- WORKING DATA:
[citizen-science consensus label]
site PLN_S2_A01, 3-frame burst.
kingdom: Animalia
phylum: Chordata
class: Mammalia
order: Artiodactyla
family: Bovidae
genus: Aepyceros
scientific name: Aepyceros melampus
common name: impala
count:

- TASK DETAILS:
All of the material should be written out again exactly.

- ANSWER TO THE EXERCISE:
[citizen-science consensus label]
site PLN_S2_A01, 3-frame burst.
kingdom: Animalia
phylum: Chordata
class: Mammalia
order: Artiodactyla
family: Bovidae
genus: Aepyceros
scientific name: Aepyceros melampus
common name: impala
count:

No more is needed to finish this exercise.